In a recent commentary from the Missouri Farm Bureau, Blake Hurst came out in favor of SB 391, which provides that county commissions and county health center boards shall not impose standards or requirements on an agricultural operation.
Refuting those claims in the Farm Bureau commentary is Registered Dietitian Melinda Hemmelgarn. She states that she has many concerns along with other citizens, including wildlife biologists, family farmers, and a pediatrician, who spoke against SB 391 at a recent hearing in Jefferson City.
Hemmelgarn says “SB 391 would revoke all twenty county health ordinances that citizens voted to enact to protect their quality of life. It would also prohibit citizens from enacting any future health ordinances. By preventing local governance, SB 391 is the antithesis to democracy. I wonder: who does this bill really benefit? And who might it harm?”
Hemmelgarn states that SB 391 would make it easier for industrial hog operations (CAFOs) to expand into Missouri, thereby exploiting natural resources, rural communities, and posing risk to water and air quality, and harming public health. She says that Missourians can learn from Iowa. Without local health ordinances, Iowa citizens would bear the costs of water polluted by hog CAFOs. William Stowe, of Des Moines Waterworks, explained how health ordinances protect public health and safety which can be seen at this link.

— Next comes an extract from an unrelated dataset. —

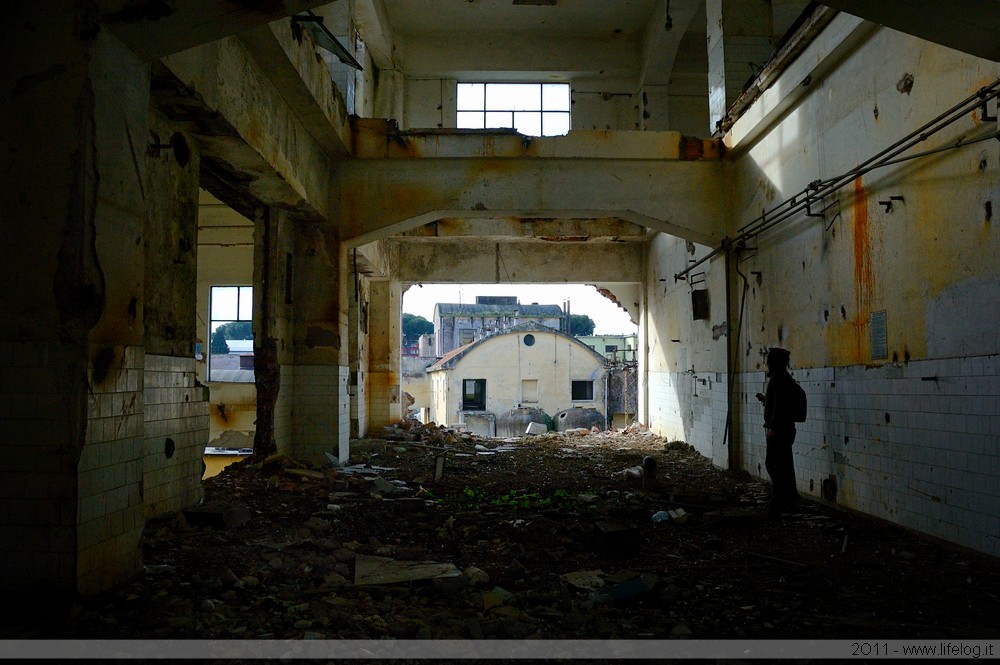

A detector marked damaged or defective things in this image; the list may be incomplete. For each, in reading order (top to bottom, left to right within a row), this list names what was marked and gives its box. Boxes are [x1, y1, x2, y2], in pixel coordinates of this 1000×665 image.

broken window [456, 82, 568, 136]
broken window [206, 286, 252, 384]
broken window [462, 378, 486, 410]
broken window [572, 378, 592, 400]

Hemmelgarn says that in a recent editorial, Farm Bureau’s Blake Hurst cited a 10-year-old DHSS report, but doesn’t include recognition of CAFOs’ potential harm to drinking water and respiratory illness. More recently, University of Iowa researchers found those individuals living closest to a hog CAFO, were more likely to carry antibiotic-resistant bacteria, a growing public health threat which was published in an Iowa Now article.
Hemmelgarn thinks it would be wise to reject SB 391, and that consumers don’t need to produce more pork for China. Instead, she says let’s support real family farmers who truly nourish Missourians.